1. Agnes Denes interview with Maika Pollack (2015, May 18)

"I want the superstructure to be beautiful. That’s like when you deal with difficult philosophical concepts, you have to make your images visible to get the viewer. And once you get through admiring the beauty, you’ve got them. They start thinking. Otherwise they would walk away from thinking. People have too many problems during the day; they don’t want to think." 

This interview with Agnes Denes speaks of her frustration with studio work and desire to get out into the world and make her art public. She tried many forms of painting and other studio methods but found them unsatisfactory.
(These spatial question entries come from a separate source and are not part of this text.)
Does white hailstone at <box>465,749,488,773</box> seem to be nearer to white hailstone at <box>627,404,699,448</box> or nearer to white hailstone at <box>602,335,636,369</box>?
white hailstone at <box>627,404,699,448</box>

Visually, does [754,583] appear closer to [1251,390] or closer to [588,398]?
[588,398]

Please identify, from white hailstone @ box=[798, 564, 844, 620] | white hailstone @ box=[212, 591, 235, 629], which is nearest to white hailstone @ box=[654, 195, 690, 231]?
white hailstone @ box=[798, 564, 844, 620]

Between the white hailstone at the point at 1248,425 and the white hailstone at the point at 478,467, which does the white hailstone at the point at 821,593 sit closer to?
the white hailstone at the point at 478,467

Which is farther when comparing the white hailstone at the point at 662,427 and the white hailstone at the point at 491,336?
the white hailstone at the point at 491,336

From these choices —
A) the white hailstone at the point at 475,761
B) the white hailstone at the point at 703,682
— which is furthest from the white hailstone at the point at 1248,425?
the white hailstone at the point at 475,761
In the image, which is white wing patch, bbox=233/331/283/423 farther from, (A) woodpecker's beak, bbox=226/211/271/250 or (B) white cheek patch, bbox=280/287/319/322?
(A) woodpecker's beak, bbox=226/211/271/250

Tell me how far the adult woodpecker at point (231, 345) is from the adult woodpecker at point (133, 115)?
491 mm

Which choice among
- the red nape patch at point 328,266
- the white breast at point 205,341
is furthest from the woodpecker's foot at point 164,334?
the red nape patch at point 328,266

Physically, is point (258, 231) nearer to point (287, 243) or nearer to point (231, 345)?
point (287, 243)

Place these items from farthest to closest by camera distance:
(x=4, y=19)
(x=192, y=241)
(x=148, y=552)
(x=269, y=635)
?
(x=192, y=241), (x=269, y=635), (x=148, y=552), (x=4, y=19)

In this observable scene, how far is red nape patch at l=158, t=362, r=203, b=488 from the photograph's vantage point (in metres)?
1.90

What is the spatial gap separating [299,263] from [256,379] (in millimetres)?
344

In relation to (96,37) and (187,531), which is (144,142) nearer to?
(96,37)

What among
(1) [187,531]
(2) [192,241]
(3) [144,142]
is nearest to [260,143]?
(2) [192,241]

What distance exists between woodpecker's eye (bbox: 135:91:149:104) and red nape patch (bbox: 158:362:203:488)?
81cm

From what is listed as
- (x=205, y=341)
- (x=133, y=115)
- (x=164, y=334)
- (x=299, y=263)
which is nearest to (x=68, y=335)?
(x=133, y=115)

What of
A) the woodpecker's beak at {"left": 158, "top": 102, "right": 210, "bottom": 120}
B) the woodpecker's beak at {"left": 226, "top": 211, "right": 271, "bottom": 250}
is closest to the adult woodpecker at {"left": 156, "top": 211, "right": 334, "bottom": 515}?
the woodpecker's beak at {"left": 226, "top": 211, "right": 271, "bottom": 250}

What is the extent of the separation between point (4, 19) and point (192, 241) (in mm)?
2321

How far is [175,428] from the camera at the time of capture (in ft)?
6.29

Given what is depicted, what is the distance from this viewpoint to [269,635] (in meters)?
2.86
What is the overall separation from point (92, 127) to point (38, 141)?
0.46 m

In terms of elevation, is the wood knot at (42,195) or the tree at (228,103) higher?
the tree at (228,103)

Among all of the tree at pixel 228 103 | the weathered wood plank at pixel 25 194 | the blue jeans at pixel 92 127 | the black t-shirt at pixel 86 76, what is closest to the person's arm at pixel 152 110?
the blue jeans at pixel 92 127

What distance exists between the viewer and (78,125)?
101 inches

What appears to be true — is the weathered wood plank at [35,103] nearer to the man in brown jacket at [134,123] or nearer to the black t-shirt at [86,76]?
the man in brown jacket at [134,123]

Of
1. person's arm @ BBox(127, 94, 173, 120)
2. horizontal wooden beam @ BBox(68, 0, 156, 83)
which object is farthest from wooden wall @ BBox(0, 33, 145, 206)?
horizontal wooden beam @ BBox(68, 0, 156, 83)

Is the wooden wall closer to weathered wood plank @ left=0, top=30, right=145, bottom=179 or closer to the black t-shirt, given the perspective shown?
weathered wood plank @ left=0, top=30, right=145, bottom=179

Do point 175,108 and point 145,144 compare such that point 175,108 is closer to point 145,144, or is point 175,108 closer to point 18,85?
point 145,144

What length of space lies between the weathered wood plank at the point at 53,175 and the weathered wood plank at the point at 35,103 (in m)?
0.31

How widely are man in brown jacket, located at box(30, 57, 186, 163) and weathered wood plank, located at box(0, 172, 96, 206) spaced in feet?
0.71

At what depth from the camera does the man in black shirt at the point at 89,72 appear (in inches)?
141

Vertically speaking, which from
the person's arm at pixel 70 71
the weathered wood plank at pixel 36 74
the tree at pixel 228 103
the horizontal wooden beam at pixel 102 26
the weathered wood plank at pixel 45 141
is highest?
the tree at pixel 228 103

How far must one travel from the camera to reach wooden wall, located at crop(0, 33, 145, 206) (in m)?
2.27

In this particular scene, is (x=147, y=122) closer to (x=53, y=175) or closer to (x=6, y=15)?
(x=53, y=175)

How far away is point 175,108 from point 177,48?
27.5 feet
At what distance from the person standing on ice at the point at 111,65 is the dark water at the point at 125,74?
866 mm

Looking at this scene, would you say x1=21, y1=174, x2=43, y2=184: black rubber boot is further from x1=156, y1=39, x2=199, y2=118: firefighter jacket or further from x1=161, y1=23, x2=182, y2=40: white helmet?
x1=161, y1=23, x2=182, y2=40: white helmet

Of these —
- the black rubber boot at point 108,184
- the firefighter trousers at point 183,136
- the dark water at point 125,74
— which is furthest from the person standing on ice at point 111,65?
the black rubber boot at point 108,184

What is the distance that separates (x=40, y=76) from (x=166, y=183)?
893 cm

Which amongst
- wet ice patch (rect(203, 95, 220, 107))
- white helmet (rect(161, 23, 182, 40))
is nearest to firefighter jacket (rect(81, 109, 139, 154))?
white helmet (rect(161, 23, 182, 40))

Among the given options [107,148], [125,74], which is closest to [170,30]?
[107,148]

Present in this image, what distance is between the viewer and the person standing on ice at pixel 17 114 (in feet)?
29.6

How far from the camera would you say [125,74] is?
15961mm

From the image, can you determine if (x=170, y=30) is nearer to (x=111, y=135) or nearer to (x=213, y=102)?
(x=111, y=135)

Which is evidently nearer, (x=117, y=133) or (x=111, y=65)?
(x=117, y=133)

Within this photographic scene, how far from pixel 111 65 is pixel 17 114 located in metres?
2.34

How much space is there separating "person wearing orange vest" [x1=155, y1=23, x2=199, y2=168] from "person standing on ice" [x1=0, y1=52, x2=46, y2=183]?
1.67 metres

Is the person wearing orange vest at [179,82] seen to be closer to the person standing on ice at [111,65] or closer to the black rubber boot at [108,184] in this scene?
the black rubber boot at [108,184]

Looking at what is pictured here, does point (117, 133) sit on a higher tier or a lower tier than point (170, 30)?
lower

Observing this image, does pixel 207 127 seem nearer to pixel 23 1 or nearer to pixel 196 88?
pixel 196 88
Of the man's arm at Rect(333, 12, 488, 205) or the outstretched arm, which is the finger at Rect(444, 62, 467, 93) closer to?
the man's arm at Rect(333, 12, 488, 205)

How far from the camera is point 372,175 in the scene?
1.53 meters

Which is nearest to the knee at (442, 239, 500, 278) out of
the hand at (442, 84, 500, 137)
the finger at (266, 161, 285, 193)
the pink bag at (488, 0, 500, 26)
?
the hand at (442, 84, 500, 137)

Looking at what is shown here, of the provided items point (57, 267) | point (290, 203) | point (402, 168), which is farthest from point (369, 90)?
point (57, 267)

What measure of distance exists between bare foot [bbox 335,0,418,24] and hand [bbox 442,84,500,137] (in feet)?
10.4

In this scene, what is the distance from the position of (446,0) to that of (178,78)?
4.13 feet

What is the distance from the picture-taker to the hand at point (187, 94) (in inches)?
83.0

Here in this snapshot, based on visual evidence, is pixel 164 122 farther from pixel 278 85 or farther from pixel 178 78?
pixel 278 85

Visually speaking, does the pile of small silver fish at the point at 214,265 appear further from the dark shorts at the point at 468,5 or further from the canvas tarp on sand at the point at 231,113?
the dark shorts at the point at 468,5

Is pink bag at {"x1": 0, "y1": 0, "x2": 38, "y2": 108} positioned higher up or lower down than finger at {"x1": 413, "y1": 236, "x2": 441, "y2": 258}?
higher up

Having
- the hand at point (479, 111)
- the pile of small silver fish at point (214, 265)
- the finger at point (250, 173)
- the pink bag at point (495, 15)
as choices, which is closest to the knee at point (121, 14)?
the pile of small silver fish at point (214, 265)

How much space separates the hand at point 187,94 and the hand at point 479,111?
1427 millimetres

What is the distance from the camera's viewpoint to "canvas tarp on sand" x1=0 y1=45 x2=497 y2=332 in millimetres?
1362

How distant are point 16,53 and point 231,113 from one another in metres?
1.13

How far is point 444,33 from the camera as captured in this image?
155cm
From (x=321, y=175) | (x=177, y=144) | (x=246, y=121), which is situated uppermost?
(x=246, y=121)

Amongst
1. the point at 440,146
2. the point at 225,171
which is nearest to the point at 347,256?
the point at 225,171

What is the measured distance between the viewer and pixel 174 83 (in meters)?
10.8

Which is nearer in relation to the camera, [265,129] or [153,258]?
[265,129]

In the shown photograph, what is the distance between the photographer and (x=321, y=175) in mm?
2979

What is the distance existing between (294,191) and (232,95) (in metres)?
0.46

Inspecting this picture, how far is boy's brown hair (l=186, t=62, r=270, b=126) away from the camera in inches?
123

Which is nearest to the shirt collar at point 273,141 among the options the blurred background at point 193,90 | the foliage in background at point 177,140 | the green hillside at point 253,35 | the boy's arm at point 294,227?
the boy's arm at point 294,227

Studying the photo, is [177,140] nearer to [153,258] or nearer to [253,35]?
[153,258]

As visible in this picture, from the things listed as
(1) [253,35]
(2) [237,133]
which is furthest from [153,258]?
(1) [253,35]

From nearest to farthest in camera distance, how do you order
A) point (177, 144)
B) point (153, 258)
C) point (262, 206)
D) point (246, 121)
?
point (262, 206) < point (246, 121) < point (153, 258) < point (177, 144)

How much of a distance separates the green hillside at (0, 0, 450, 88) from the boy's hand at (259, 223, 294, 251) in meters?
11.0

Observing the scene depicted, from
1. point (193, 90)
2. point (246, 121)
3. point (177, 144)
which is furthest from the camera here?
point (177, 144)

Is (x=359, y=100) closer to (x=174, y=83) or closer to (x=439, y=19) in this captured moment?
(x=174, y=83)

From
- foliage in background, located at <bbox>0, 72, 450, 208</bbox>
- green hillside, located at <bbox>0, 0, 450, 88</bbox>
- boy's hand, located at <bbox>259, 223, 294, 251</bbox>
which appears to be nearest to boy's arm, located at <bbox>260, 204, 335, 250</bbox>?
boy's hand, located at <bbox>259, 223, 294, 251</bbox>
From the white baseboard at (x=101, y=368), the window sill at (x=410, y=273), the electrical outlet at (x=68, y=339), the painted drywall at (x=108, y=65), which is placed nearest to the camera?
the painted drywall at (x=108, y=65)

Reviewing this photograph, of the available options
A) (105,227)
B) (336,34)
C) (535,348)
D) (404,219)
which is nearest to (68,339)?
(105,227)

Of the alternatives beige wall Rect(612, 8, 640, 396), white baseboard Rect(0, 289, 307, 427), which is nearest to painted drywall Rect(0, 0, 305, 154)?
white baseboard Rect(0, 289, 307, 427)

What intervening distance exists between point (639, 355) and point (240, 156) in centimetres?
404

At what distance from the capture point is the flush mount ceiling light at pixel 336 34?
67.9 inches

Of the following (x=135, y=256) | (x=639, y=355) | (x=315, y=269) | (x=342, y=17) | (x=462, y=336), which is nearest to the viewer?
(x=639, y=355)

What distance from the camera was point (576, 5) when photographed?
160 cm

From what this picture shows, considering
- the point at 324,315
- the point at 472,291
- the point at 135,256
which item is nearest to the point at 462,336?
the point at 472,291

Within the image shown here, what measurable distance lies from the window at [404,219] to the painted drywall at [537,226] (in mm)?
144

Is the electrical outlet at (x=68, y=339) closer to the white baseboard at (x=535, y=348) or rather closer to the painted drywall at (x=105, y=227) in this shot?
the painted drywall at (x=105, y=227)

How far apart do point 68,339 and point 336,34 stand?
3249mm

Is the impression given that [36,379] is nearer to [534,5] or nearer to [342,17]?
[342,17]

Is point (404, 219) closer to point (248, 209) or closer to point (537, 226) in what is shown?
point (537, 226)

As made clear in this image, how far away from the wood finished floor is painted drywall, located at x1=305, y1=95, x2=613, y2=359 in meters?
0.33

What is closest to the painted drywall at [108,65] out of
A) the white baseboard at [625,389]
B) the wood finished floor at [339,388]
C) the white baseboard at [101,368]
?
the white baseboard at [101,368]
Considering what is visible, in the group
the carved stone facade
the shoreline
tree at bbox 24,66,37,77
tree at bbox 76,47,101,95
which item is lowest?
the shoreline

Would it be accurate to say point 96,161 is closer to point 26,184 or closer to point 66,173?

I wonder if perhaps there's something here for me in my journey... I find it hard to motivate myself for myself, I'm not that driven but when I contemplate engaging other people, or putting something creative out into the world, everything changes - it becomes immediately more edgy and powerful, the desire to be seen or have an impact in some tiny way calls me (more so than working on my actual skills as an artist hahaha!).

2. The Lyricism of Pure Thought: the Unity and Intelligence in the Art of Agnes Denes
This article inspired me because it's focused on the ideas and thinking process of asking deep and meaningful questions behind the creation of an artwork. It values the documentation of the thinking process as equal to the finished work something which I'm not yet able to do. I tend to discount the depth of my ideas and rush through to create, believing creating is more important. But for Denes, it's all about integrating the intellect in everything she does.

3. The Work of Art in the Age of Mechanical Reproduction by Walter Benjamin (1935)
4. On Photography by Charles Baudelaire (1859)
I've been pondering a lot lately the irony of studying visual art online. Of giving my full attention to something so heavily mediated in which the very medium it's being communicated via changes the impact of the artwork entirely, taking it out of context, adding an agenda that does not exist when viewing a work of art in three dimensions. The readings above ponder the influence of photography on art and kick-started my own wonderings.